Written request A: According to the Duff's device discussion, which text editor uses Duff's device to manipulate text strings?

A couple of people have complained about the tone of my previous response
on this topic. I meant it to be informative and minimal, i.e. requiring
some thought on the reader's part. Since some have missed the point, let
me summarize the C style issue:

Since the constructs are not forbidden by the C language
rules, they are perforce permitted. One should have an
explicit rule to point at as being violated in order to
think that the code is not valid. "Intuition" is a lousy
guide, particularly when it was formed by experience in
other contexts (e.g. Pascal).

Now, because of the demands made on one's understanding
of the language, the cited code would be considered bad
programming style IF what it did could be effectively
accomplished in some other way. As I pointed out in my
previous posting on this, Duff's device does indeed have
use in cases where other approaches fail, namely moving
overlapping unaligned data. Eventually we can all use
memmove() for this, but not today.

Incidentally, Duff's device is used to manipulate text strings in the
"sam" text editor. I recently changed it to use the device for both
directions, only in cases of overlap, using memcpy() for all other
cases. (Originally the device was used for all transfers in one
direction and memcpy() for all in the other, which assumed more about
the behavior of memcpy() than is officially guaranteed.) So this is
not just an academic issue..

Douglas C. Schmidt

unread,

Aug 27, 1988, 3:57:11 AM8/27/88

to

Hi,

Since I posted my original question there has been a great deal of
abstract discussion about the relative merits of the loop unrolling
scheme. The topic has piqued my curiousity, so I when ahead and
implemented a short test program, included below, to test Duff's
device against the ``ordinary for loop w/index variable'' technique.
See for yourself....

After some quick testing I found that gcc 1.26 -O on a Sun 3 and a
Sequent Balance was pretty heavily in favor of the regular (non-Duff)
loop. Your mileage may vary. I realize that there may be other
tests, and if anyone has a better version, I'd like to see it!

Doug Schmidt
----------------------------------------
#include <sys/time.h>
#include <sys/resource.h>

double Start_Timer();
double Return_Elapsed_Time();

#define MAX_NUM 100000
int array1[MAX_NUM ];
int array2[MAX_NUM ];
int *A = array1, *B = array2;

main(int argc, char *argv[]) {
double Elapsed_Time;
int Count = argc > 1 ? atoi(argv[1]) : MAX_NUM;
int i;

for (i = 0;i < Count ;i++) {
array1[i] = i + 1;
array2[i] = i;
}

printf("Starting Duff's device timing...\n");
Start_Timer();

{
int n = (Count + 7) / 8;

switch(Count % 8) {
case 0: do { *A++ = *B++;
case 7: *A++ = *B++;
case 6: *A++ = *B++;
case 5: *A++ = *B++;
case 4: *A++ = *B++;
case 3: *A++ = *B++;
case 2: *A++ = *B++;
case 1: *A++ = *B++;
} while (--n > 0);
}
}

Elapsed_Time = Return_Elapsed_Time(0.0 );
printf("Elapsed time = %.3f\n",Elapsed_Time);

for (i = 0;i < Count ;i++) {
if (array1[i] != array2[i]) {
printf("Yow, problems at location %d!\n",i);
break;
}
}

for (i = 0;i < Count ;i++) {
array1[i] = i + 1;
array2[i] = i;
}

printf("Starting ordinary copy timing...\n");
Start_Timer();

for (i = 0;i < Count ;i++) {
array1[i] = array2[i];
}

Elapsed_Time = Return_Elapsed_Time(0.0 );
printf("Elapsed time = %.3f\n",Elapsed_Time);

for (i = 0;i < Count ;i++) {
if (array1[i] != array2[i]) {
printf("Yow, problems at location %d!\n",i);
break;
}
}

}

/* no such thing as "negative time"! */
#define ERROR_VALUE -1.0

static struct rusage Old_Time;
static struct rusage New_Time;
static int Timer_Set = 0;

#ifdef __STDC__
double Start_Timer(void)

Extracted records:
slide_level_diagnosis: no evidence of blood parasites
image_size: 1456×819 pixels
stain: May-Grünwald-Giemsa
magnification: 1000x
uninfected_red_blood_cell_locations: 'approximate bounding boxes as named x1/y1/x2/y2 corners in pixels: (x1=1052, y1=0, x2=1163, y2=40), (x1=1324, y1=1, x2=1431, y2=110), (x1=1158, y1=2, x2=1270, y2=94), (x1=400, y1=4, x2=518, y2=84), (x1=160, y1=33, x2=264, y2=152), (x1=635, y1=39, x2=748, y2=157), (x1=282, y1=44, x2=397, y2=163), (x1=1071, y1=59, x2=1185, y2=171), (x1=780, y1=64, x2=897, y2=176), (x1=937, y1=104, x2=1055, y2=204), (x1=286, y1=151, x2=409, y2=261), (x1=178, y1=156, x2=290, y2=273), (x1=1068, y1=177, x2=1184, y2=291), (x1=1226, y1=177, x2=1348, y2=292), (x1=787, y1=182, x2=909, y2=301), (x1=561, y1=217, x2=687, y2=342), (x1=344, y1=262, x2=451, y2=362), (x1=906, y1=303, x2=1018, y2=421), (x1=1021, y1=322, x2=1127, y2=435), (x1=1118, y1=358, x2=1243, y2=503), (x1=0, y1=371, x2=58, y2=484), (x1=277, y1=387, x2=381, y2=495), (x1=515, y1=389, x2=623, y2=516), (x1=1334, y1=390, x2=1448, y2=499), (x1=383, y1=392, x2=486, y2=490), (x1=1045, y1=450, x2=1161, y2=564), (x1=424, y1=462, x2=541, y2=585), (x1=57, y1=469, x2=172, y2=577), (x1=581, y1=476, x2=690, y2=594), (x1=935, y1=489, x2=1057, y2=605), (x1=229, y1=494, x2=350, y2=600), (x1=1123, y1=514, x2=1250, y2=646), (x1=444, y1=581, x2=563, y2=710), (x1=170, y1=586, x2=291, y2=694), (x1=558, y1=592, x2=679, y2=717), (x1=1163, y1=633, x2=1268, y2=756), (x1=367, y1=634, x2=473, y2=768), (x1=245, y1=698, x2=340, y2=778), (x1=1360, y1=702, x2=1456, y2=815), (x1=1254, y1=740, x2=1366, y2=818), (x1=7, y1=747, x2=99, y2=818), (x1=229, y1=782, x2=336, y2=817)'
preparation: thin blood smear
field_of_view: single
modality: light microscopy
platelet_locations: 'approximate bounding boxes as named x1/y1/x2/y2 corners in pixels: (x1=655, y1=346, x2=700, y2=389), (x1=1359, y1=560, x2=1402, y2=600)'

Written request B: Please give the rows of the blood smear records as a numbered list, from the first row through the line that contains "magnification: 1000x", leaving out any blank lines.

Correct answer A: The "sam" text editor.

Correct answer B:
1. slide_level_diagnosis: no evidence of blood parasites
2. image_size: 1456×819 pixels
3. stain: May-Grünwald-Giemsa
4. magnification: 1000x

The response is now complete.